## ZASTOSUJ PRZECZYTANE
1. Przetłumacz na angielski to zdanie z tekstu o firmie FA Krosno: „W 2005 r. Delphi ogłosiło bankructwo, a Fabryka Amortyzatorów w Krośnie została wystawiona na sprzedaż.”
2. Dopisz dalszy ciąg tekstu o firmie FA Krosno od miejsca, w którym się kończy.

## TEKST DO PRZEJRZENIA
Reklama

Biznes

Sprężyny gazowe to nasza specjalność

Aneta Gieroń
Dodano: 12.05.2014
12356_IMG_8804
Share
Udostępnij
Firma zatrudnia 262 osoby, ma roczną wartość sprzedaży na poziomie 36 mln zł, a jej prezesi nie mają gabinetów, sekretarek, tylko skromne biurka na wspólnej sali z innymi pracownikami. – I to się długo nie zmieni – śmieje się Leszek Waliszewski, prezes FA Krosno, trzeciego w Europie producenta sprężyn gazowych. – Spółka istniej od 8 lat, najważniejsze jest inwestowanie, rozwijanie kapitału ludzkiego oraz parku maszyn. Na duże konsumowanie przyjdzie czas potem.
 
To może takie subtelne nawiązanie do życiowej historii Leszka Waliszewskiego, absolwenta Politechniki Gdańskiej, który w 1980 r. zaangażował się w tworzenie NSZZ „Solidarność”, był nawet szefem największego regionu związku – Śląsko-Dąbrowskiego, a w 1983 r. wyjechał z rodziną za granicę przez Niemcy do USA. W 1994 r. wrócił na stałe do Polski, przez kilkanaście lat robił karierę w międzynarodowej korporacji, był Dyrektorem Krajowym firmy ACG, późniejszej Delphi, która była częścią General Motors. Nadszedł jednak czas, gdy w całości chciał brać odpowiedzialność za to, co robi i w 2004 r. został współwłaścicielem firmy Borg Automotive w Zduńskiej Woli zajmującą się regeneracją alternatorów, rozruszników i kompresorów. Z czasem powstała druga fabryka w Markach, która zajmowała się produkcją okładzin i klocków hamulcowych. – Mimo to zdecydowałem się sprzedać udziały w firmie – wspomina Waliszewski. – Nie dopasowaliśmy się ze wspólnikami. Oni podejmowali praktycznie wszystkie decyzje, a na mnie patrzyli jak na szefa produkcji. Ta sytuacja zaczęła mi w końcu ciążyć. Nie było konfliktów, ale nie było też tak, że ta współpraca wychodziła nam dobrze. 
I może dobrze, że z tamtego biznesu nic nie wyszło, bo w 2006 roku przecięły się drogi trzech mężczyzn z Warszawy, którzy w kolejnych latach swoje życie związali z Krosnem. W 2005 r. Delphi ogłosiło bankructwo, a Fabryka Amortyzatorów w Krośnie została wystawiona na sprzedaż. W życiu Leszka Waliszewskiego pojawiło się miasto i fabryka, które już znał, ale teraz po raz pierwszy miał się stać współwłaścicielem czegoś, czym wcześniej w imieniu amerykańskiego koncernu tylko zarządzał.

## WIERSZE ZBIORU DANYCH
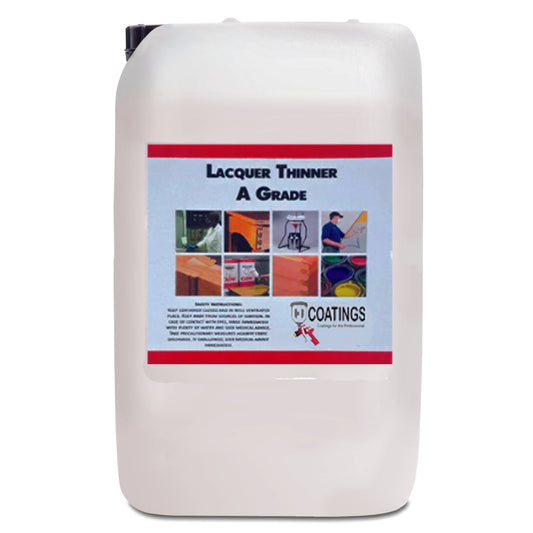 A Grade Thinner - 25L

==

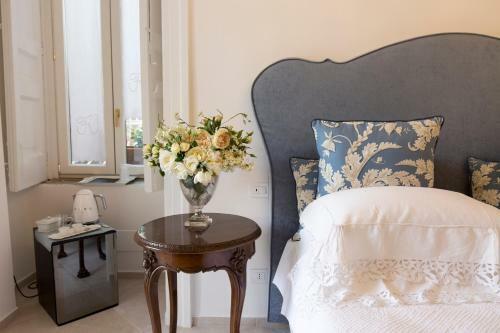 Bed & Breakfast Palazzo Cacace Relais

## ROZWIĄZANE ZADANIA
1. In 2005, Delphi declared bankruptcy, and the Shock Absorber Factory in Krosno was put up for sale.

2.
– Do Krosna przyjechałem po raz pierwszy w 1995 r., negocjowałem wtedy przejęcie Fabryki Amortyzatorów. Zakład jednak zdecydował o wejściu do NFI i został wykupiony przez Delphi dopiero w 1997 roku – opowiada Waliszewski. – To była zyskowna i rozwojowa fabryka, ale z produkcją tylko na rynek rosyjski i polski. W 1998 r. nastąpił olbrzymi krach na rynku rosyjskim. W związku ze spadkiem wartości rubla produkty z Krosna 4-krotnie podrożały, nie były konkurencyjne w porównaniu z produktami lokalnego konkurenta i zaczęły się gigantyczne kłopoty.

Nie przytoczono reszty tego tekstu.